Imagine having such poor hearing.

‘No.’

What Carlander meant was that if the paintings had previously been under Mr Mbatian’s ownership, before he sold them, how could he prove this? And what connection did Mbatian have to Victor Alderheim?

Ole Mbatian said he had no connection at all to Victor Alder … something, and that this was probably just as well, considering the other sorts of relationships that man appeared interested in building.

‘But you were conversing during breakfast?’

‘Yes, a little. At first he didn’t want to talk to me because I’m black. He thought I should keep my mouth shut. At which point he became cheerful before becoming surly once again. One of the most trying people I’ve ever met. What was it you wanted to know?’

The inspector almost didn’t know anymore.

‘How you’re acquainted,’ he said.

‘But we’re not.’

Carlander went on:

‘He said those Irma Stern paintings were in his cellar and he didn’t know how they got there. Do you know?’

‘Not a clue. Ask my son, if you can find him. I’m going to look for him myself, as soon as you let me go.’

‘Your son? What’s his name?’

‘Kevin.’

‘Kevin Mbatian?’

‘Sure. Or just Kevin. He was sent to me from heaven.’

Interrogator Carlander had conducted strange interrogations before, but in every other instance the interrogated party had been high as a kite. What had he got himself into?

‘Where can I find Kevin?’

Ole Mbatian looked at Inspector Carlander without a word.

‘Oh, that’s right,’ the inspector corrected himself. ‘You intend to search for him. Do you have an address, Mr Mbatian?’

‘If I did, there would be no reason to search.’

The inspector regretted his question.

‘This Kevin – do you know his personal identity number?’

Personal identity number? Thought Ole Mbatian. What a strange phrase.

‘Nine,’ he said.

‘Nine?’

‘First, eight girls.’

‘It’s just that Swedish personal identity numbers consist of ten digits. Or twelve.’

‘By how many wives?’

Carlander felt it would be best to start again at the beginning.

‘What I’m interested in first and foremost is those paintings. I thought you said they were painted by Irma Stern. How do you know that?’

‘I was there when she painted them.’

‘Can you prove that?’

‘Why?’

Inspector Carlander didn’t quite know.
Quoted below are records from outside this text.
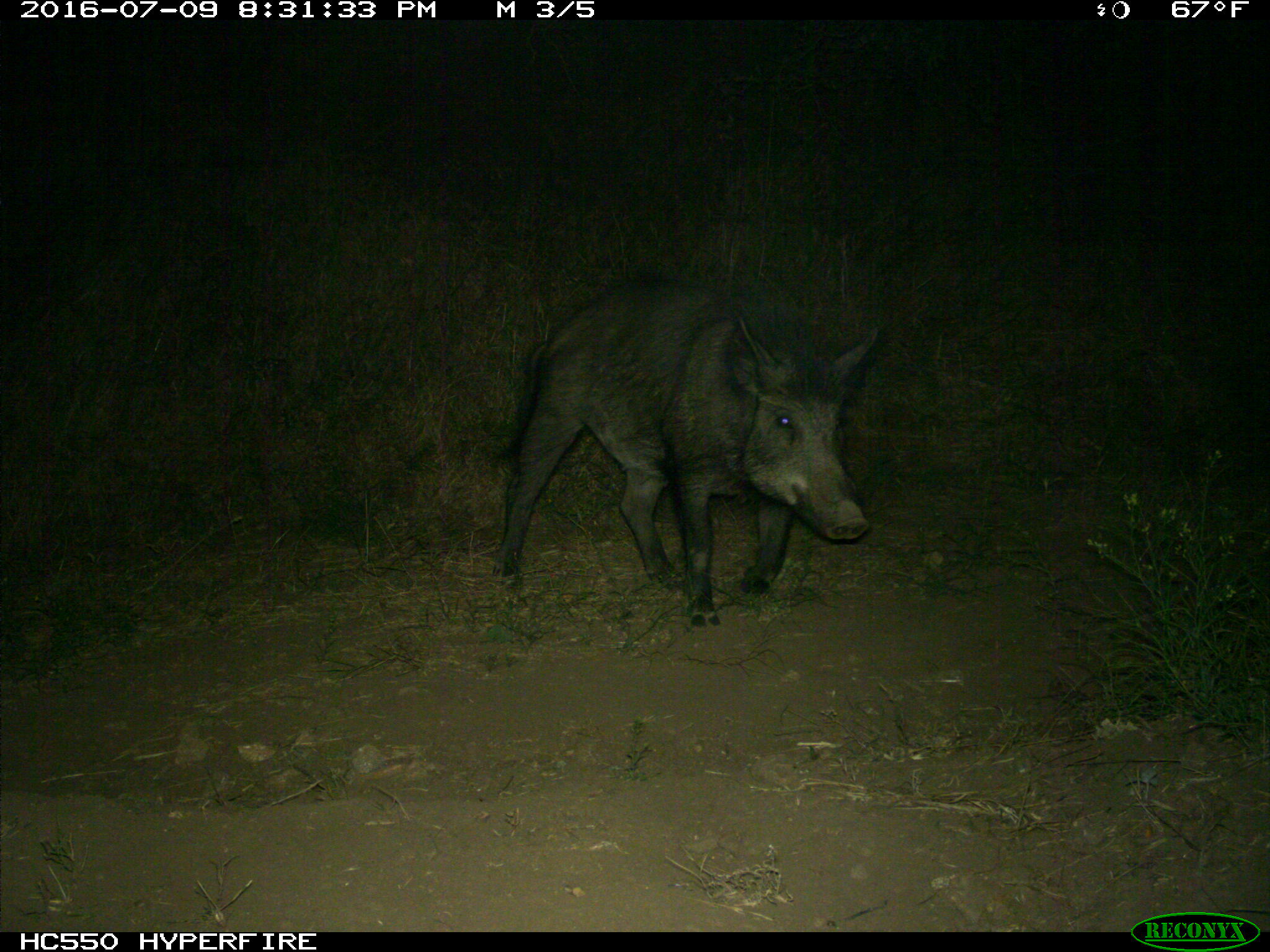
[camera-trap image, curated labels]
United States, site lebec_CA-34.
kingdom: Animalia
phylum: Chordata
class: Mammalia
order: Artiodactyla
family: Suidae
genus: Sus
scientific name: Sus scrofa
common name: wild boar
Sus scrofa (wild boar).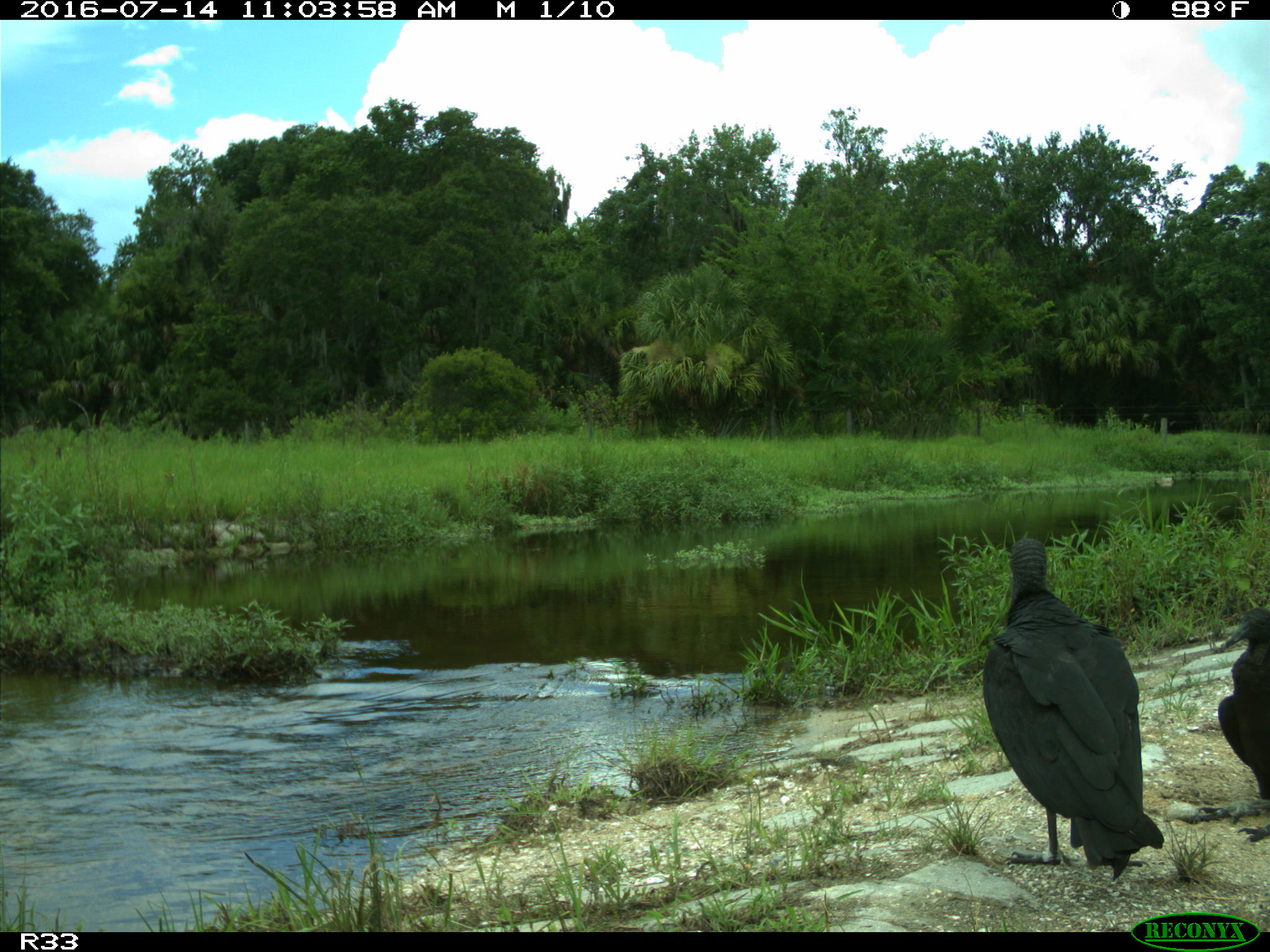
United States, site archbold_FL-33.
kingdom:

The truth was, of course, that no one had claimed they were genuine; no one had tried to sell them as such. No one had tried to sell them at all. Alderheim himself denied any knowledge of anything, including the goat. He said he hadn’t called Bukowskis, he denied having bought any sex toys, he maintained he had not filled a dozen plastic bags with flour while wearing gloves. Now, though, he’d changed his tune on all points except the phone call. He was audible from all the way at the other end of the corridor, through double doors. He was standing in the common room and ranting about how he demanded to see first his paintings and thereafter a lawyer.

Meanwhile the Maasai had confirmed that the paintings had been his, prior to being sold to Victor Alderheim, even though the two men had never met before. The phone call to Bukowskis had not been recorded. Perhaps it would be possible to find out where the goat had come from, and it would almost certainly be possible to trace the sex toys. But why dig deeper into legal transactions? If only that bastard hadn’t changed his tune, they might have had something to take a closer look at. But now there hadn’t even been a break-in. A quick search in the databases for Kevin Mbatian brought up zero hits.
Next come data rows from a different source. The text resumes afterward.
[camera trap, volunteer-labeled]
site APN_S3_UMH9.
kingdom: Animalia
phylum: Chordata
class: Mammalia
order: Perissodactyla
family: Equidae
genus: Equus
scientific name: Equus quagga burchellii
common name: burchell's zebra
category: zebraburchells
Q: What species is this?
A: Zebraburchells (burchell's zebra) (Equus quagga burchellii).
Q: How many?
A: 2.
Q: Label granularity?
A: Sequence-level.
With that, Inspector Carlander’s sudden fervour for his job was over. The easiest thing for everyone would simply be to drop the case that perhaps had never been a case to start with. Especially easiest for Carlander himself.

‘Then I will take this opportunity to thank you, Mr Mbatian, for taking the time to answer my questions.’

‘By all means.’

Twelve and a half days left. And then Christian Carlander would be free. To reward himself for the day’s thorough investigative work, he decided to take the following day off.